→ STUDY QUESTIONS:
1. Decide whether each statement agrees with the electrospinning text. Answer yes or no for each, and quote the deciding words from the text.
(a) Electrospinning uses electric forces to make fibers from solutions or melts.
(b) Core-shell fibers can be obtained without any special electrospinning method.
(c) The planned bienzymatic or trienzymatic system is meant to allow continuous production of oligosaccharides.
2. Summarize the electrospinning text in two sentences.

The bifidogenic properties of fructooligosaccharides (FOS) produced from sucrose and galacto-(GOS) or xylose-containing oligosaccharides have been studied in detail[1, 2, 3 and 4]. The focus of this project lies on the immobilization of biocatalysts which participate in the synthesis of prebiotic oligosaccharides. We want to identify suitable biopolymers for achieving an efficient immobilization via electrospinning while maintaining the enzymatic activity over a long period of time. Furthermore the kinetic properties of the native and immobilized enzymes will be studied. To optimize the production of prebiotic oligosaccharides we want to design a bienzymatic or trienzymatic system which allows the continuous production of oligosaccharides in larger scales.
Electrospinning provides a versatile and reasonable method for generating continuous nanofibers from a variety of natural or synthetic polymers. It utilizes electric forces to produce fine fibers from solutions or melts with diameters ranging from a few micrometers to several nanometers. Electrospinning offers also numerous possibilities to form novel nanostructures with controllable pore sizes, diversified compositions or remarkable length.
Nanofibers with more complex architectures, such as core-shell-fibers or fibers with hollow interiors can be achieved by using special electrospinning methods. It is also possible to entrap anorganic material, (bio-) catalysts or cells for application in many pharmaceutical and food technology processes.
![SEM-images of electrospun nanofibers from (a) polystyrene (PS)//DMF/MEK(2:1) solution (b) polycaprolactone (PCL) // dichlormethane (DCM) (c) Co-Electrospinning of PCL/polyethylene glycol (PEO).[5]](/fileadmin/Redaktionsgruppen/Institute_Fakultaet_2/ITC/ITC_HJ_Media/ITC_HJ_AnnCatherine_Grafik2.png)
Literature
[1] Hsu, Cheng-Kuang; Liao, Jiunn-Wang; Chung, Yun-Chin; Hsieh, Chia-Pei; Chan, Yin-Ching (2004): Xylooligosaccharides and Fructooligosaccharides Affect the Intestinal Microbiota and Precancerous Colonic Lesion Development in Rats; J. Nutr. 134 (6), pp 1523–1528.

→ DATA LISTING:

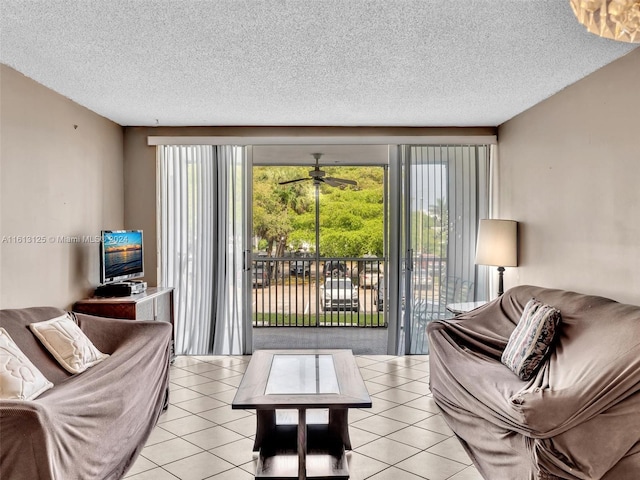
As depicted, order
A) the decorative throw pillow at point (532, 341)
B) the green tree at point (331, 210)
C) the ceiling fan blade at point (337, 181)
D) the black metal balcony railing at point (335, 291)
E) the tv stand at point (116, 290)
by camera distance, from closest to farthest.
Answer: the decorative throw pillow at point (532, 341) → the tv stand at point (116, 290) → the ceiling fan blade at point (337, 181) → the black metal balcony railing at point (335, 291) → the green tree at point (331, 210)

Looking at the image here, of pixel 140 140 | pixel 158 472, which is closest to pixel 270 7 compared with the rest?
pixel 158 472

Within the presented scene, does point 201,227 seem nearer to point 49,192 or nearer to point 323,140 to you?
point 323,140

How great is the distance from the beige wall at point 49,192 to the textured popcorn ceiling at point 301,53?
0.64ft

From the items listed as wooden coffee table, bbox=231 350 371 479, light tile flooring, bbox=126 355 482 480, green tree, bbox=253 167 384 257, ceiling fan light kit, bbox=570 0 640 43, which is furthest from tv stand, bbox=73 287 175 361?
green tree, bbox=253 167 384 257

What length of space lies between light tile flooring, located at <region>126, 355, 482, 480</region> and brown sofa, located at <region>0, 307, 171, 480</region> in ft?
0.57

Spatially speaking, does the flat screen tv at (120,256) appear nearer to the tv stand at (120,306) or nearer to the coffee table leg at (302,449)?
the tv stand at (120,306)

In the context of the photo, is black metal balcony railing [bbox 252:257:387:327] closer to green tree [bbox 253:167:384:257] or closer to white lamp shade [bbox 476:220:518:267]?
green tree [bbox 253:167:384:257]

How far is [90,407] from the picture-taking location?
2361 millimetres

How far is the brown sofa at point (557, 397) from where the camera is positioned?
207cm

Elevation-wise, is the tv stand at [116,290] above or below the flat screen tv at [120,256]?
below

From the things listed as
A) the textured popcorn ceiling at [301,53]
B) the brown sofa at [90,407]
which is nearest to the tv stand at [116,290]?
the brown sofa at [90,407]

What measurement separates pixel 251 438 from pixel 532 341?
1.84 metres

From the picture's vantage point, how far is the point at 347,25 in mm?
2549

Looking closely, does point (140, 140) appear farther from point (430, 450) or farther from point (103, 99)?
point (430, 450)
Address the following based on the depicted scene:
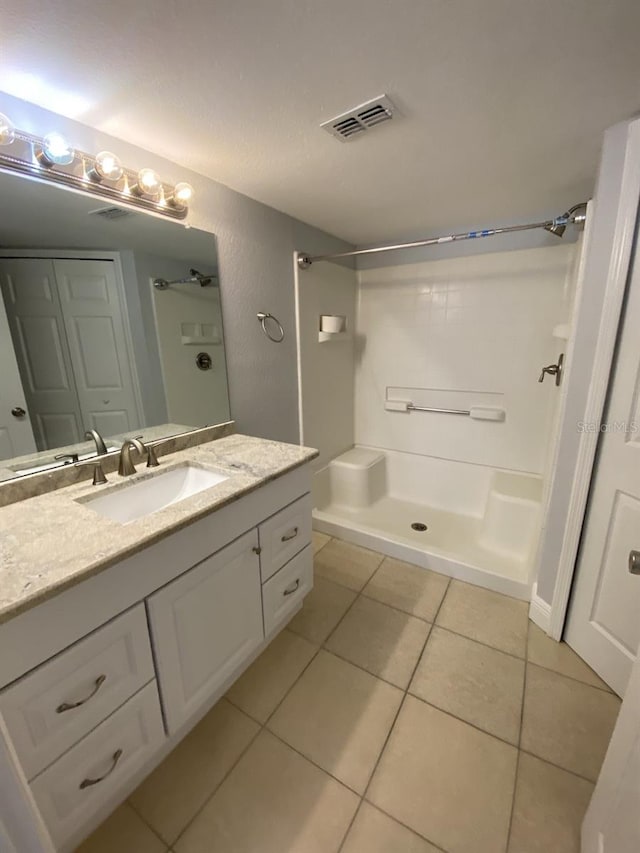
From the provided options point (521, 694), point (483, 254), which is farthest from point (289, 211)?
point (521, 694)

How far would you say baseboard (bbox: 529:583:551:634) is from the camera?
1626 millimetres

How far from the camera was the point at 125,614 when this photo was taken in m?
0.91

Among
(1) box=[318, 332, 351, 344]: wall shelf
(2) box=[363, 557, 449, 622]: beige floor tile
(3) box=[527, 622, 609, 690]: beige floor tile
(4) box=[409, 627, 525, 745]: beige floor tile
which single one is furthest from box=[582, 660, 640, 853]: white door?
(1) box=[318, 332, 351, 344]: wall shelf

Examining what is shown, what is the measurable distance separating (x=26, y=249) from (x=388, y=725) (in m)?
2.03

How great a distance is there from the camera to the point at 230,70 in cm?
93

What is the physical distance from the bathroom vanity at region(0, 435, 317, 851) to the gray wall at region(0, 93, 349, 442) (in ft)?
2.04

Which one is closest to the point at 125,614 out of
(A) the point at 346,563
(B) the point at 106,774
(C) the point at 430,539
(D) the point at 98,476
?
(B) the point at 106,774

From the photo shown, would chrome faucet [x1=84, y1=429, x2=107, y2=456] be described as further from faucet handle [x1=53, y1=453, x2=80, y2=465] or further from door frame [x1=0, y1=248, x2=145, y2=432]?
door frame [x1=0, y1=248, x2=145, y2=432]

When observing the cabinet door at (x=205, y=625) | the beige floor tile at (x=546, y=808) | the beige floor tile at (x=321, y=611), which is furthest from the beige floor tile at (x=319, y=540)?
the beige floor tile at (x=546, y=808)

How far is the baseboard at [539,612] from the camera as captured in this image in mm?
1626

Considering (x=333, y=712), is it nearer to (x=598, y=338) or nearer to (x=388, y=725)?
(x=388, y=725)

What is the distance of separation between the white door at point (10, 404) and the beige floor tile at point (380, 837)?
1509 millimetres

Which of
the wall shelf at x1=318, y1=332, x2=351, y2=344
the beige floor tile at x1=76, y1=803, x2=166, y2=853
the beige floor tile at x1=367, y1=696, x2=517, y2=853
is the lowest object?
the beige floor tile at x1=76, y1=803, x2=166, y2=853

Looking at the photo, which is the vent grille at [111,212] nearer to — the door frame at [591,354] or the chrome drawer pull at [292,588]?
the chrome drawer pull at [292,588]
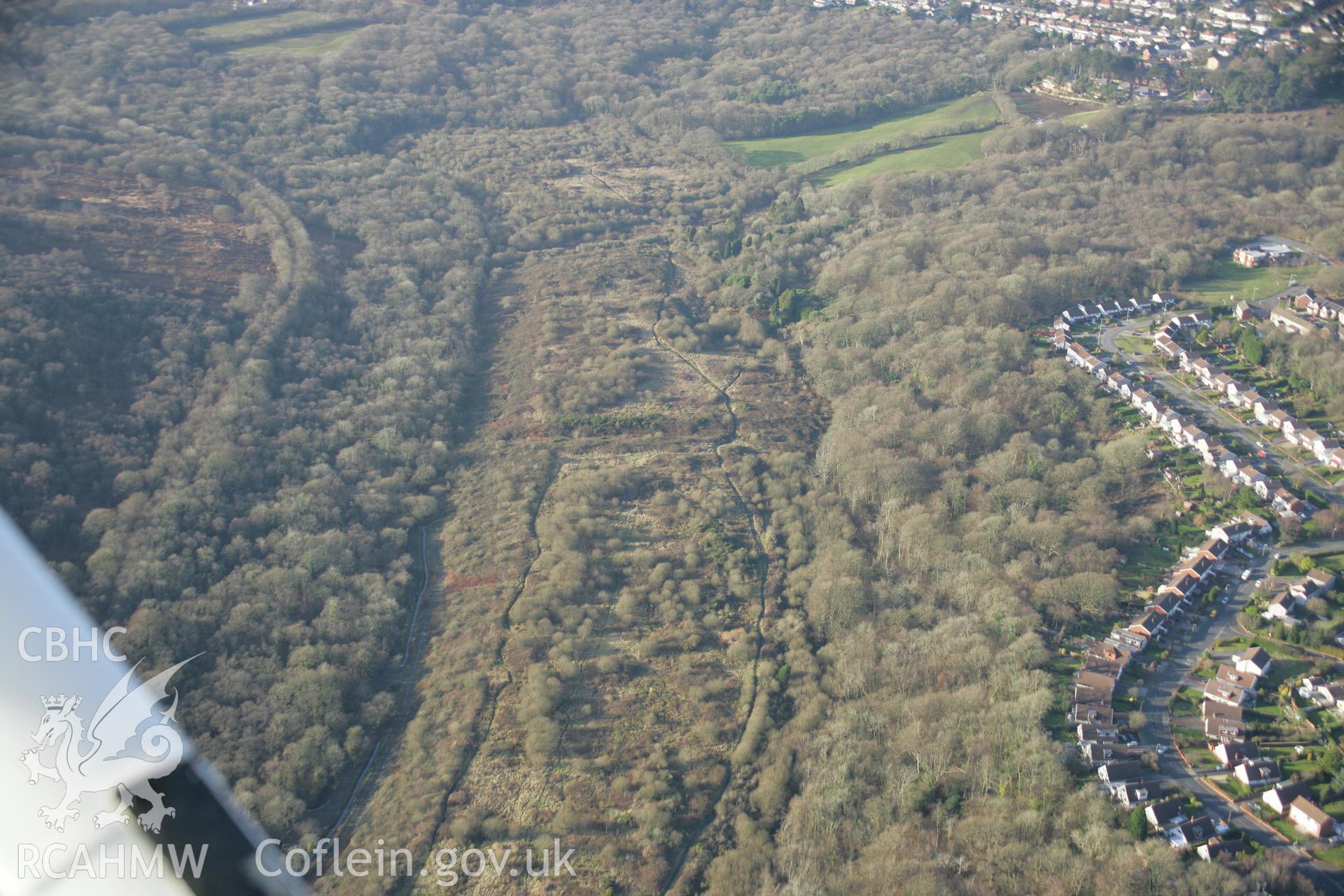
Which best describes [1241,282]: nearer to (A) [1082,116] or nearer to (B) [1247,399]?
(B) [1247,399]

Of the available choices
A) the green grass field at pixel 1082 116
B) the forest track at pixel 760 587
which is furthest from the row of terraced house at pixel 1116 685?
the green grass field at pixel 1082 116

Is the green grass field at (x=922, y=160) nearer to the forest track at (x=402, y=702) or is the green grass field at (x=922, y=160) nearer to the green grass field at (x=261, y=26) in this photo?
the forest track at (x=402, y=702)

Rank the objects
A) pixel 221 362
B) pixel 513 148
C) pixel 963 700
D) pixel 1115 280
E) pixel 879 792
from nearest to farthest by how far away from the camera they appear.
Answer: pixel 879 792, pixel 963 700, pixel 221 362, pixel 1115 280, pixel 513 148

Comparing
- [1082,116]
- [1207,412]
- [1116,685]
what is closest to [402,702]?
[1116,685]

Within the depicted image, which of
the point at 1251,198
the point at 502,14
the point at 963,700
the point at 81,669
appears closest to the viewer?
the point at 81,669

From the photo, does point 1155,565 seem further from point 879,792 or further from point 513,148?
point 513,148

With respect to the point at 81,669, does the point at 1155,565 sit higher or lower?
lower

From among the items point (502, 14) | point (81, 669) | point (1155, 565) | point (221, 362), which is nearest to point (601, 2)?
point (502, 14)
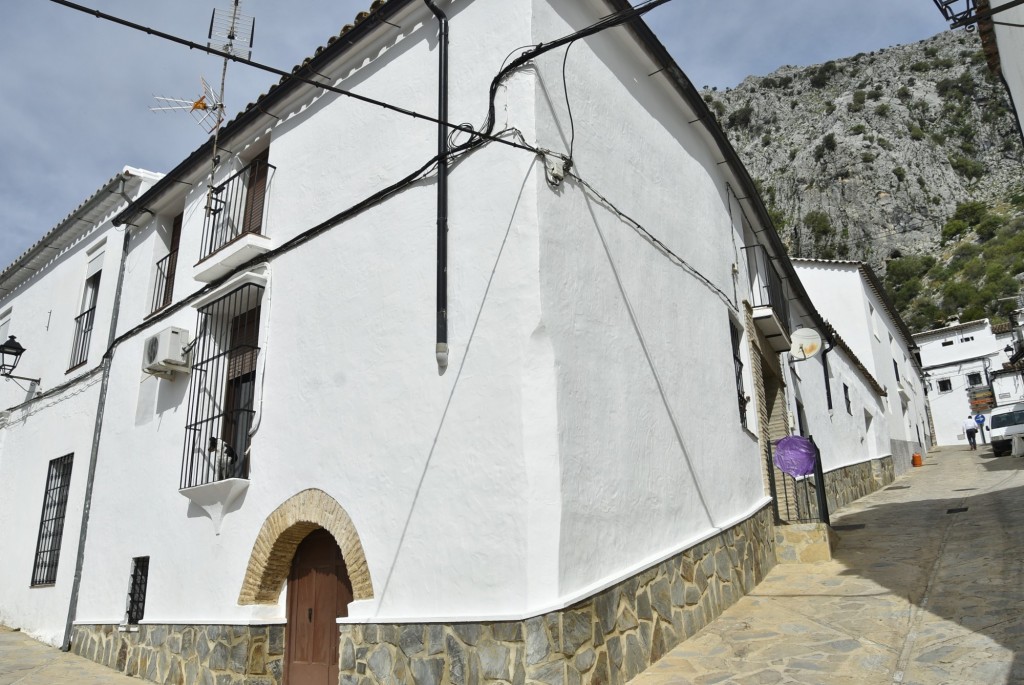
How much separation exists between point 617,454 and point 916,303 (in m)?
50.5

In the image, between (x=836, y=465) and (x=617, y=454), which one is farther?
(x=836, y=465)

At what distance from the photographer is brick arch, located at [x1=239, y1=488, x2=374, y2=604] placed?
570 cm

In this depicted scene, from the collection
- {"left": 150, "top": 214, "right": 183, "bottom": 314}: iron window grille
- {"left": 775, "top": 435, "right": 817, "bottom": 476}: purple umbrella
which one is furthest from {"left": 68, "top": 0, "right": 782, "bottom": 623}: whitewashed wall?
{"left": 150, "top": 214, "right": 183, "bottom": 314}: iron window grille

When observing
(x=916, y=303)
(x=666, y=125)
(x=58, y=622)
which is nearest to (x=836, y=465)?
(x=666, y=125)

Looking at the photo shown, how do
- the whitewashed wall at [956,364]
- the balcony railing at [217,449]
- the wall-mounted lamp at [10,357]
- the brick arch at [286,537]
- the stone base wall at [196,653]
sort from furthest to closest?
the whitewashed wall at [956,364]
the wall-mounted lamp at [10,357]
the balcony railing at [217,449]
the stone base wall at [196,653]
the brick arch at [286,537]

→ RESULTS FOR THE EXERCISE:
1.
(a) Yes: "It utilizes electric forces to produce fine fibers from solutions or melts"
(b) No: "Nanofibers with more complex architectures, such as core-shell-fibers or fibers with hollow interiors can be achieved by using special electrospinning methods"
(c) Yes: "a bienzymatic or trienzymatic system which allows the continuous production of oligosaccharides in larger scales"

2. The project aims to immobilize enzymes that help synthesize prebiotic oligosaccharides by electrospinning them with suitable biopolymers, keeping their activity over a long period, studying their kinetics, and building a bienzymatic or trienzymatic system for continuous production at larger scales. Electrospinning uses electric forces to make continuous nanofibers from many polymers, and special methods can produce core-shell or hollow fibers or entrap catalysts and cells for pharmaceutical and food technology processes.